I spent a week in that part of Texas in 1986 when Halleys Comet paid its
last visit. I went to Big Bend NP because I figured it would be one of the
darkest places in the country to see it (because you had to go that far south to
even see it). I hiked to the top of the Chisos Mountains and sat at the edge
of the 1000 foot cliff and waited, and waited...it wasn't until I noticed
that what looked like a 15 watt light bulb in a refrigerator rising straight up
into the sky from the due south that it was going to be a bust. I ended up
spending several days in Guadalupe NP and I climbed both Guadalupe Peak and
hiked McKittrick Canyon...the thing that resonated with me the most was all the
species of trees that are found there as glacial remnants and in many cases
more than a thousand miles out of their modern range. You wrote an
exceptional report on a unique part of the country.
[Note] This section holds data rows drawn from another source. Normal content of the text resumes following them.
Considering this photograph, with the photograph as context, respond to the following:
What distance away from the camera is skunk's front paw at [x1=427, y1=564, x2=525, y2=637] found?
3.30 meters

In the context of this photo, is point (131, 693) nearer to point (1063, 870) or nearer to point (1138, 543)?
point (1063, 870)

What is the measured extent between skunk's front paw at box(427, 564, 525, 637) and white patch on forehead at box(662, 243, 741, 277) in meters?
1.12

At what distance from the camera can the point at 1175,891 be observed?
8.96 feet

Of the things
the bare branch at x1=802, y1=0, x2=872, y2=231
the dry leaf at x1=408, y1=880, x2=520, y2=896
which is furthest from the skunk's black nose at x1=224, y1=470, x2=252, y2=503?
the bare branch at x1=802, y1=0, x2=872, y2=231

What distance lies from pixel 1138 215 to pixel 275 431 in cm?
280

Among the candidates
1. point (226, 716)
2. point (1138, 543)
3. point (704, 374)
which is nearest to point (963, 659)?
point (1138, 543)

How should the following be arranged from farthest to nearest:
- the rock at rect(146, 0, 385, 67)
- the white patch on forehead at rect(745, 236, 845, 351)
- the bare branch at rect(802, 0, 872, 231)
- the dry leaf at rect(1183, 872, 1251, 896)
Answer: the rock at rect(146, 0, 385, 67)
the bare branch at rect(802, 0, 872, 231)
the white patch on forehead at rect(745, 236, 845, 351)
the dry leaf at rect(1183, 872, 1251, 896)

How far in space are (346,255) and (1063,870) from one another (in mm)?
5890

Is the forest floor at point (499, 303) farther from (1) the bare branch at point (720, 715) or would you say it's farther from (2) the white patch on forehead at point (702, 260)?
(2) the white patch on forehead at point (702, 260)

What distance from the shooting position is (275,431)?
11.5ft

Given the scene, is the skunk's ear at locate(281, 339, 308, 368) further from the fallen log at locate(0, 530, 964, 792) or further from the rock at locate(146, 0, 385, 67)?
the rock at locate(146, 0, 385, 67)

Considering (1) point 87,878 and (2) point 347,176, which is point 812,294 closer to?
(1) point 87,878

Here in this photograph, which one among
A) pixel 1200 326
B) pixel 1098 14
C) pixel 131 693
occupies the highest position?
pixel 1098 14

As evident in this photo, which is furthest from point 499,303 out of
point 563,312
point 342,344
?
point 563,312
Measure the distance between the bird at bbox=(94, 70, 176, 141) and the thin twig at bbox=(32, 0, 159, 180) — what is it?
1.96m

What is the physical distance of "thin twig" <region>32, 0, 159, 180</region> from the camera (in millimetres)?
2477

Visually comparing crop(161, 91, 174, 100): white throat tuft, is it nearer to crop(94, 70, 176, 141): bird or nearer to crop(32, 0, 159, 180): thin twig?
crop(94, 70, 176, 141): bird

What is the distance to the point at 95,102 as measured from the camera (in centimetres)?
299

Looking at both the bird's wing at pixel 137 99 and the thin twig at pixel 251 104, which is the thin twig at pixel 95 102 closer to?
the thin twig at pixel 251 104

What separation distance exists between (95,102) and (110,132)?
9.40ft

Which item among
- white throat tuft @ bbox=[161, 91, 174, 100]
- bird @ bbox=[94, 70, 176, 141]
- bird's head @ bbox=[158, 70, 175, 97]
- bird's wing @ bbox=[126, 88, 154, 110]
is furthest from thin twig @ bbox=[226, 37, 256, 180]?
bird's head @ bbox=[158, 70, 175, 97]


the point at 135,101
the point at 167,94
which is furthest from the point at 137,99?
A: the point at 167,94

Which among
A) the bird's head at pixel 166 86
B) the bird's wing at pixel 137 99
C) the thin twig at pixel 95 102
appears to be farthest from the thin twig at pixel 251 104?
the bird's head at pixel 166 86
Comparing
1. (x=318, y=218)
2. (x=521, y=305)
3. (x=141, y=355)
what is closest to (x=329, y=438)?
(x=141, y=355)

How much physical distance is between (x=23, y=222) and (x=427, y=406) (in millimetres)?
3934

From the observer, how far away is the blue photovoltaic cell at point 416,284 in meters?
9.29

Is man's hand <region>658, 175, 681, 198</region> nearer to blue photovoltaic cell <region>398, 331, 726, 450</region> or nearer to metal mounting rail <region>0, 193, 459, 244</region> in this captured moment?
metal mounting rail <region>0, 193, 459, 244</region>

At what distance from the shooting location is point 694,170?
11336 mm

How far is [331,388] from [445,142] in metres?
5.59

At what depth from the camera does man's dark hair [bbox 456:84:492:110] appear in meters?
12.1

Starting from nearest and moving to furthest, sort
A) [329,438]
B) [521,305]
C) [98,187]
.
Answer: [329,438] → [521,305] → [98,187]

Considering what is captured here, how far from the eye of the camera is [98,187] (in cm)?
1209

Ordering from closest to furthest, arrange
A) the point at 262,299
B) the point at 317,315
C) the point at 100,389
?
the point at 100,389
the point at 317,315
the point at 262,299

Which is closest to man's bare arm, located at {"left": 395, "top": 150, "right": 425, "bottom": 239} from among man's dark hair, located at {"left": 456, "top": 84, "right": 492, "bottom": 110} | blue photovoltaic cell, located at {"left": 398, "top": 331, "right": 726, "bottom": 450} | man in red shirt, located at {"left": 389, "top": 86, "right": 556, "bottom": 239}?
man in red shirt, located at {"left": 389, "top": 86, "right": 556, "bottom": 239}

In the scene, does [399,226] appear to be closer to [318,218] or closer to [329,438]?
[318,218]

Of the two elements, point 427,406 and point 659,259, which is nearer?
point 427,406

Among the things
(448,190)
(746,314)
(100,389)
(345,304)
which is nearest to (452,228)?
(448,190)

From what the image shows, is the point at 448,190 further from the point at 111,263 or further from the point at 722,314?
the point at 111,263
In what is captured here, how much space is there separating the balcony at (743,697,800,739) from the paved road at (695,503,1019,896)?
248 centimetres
The white pine trees in the
Guadalupe Mountains were nuked by major forest fires a few years ago.

Russ


== 2 of 2 ==
Date: Wed, Apr 30 2008 10:21 am
From: "Edward Frank"


Russ,

I enjoyed hikes tat McKittrick Canyon numerous times, but haven't made it to Big Bend yet. I posted to try to expand the "range" of areas being discussed in the list. I thought the glacial remnant populations were an unusual subject to be broached on the list, but this is actually the first response to the McKittrick Canyon post. If you hear anymore about the Webster Sycamore live/dead status let us all know.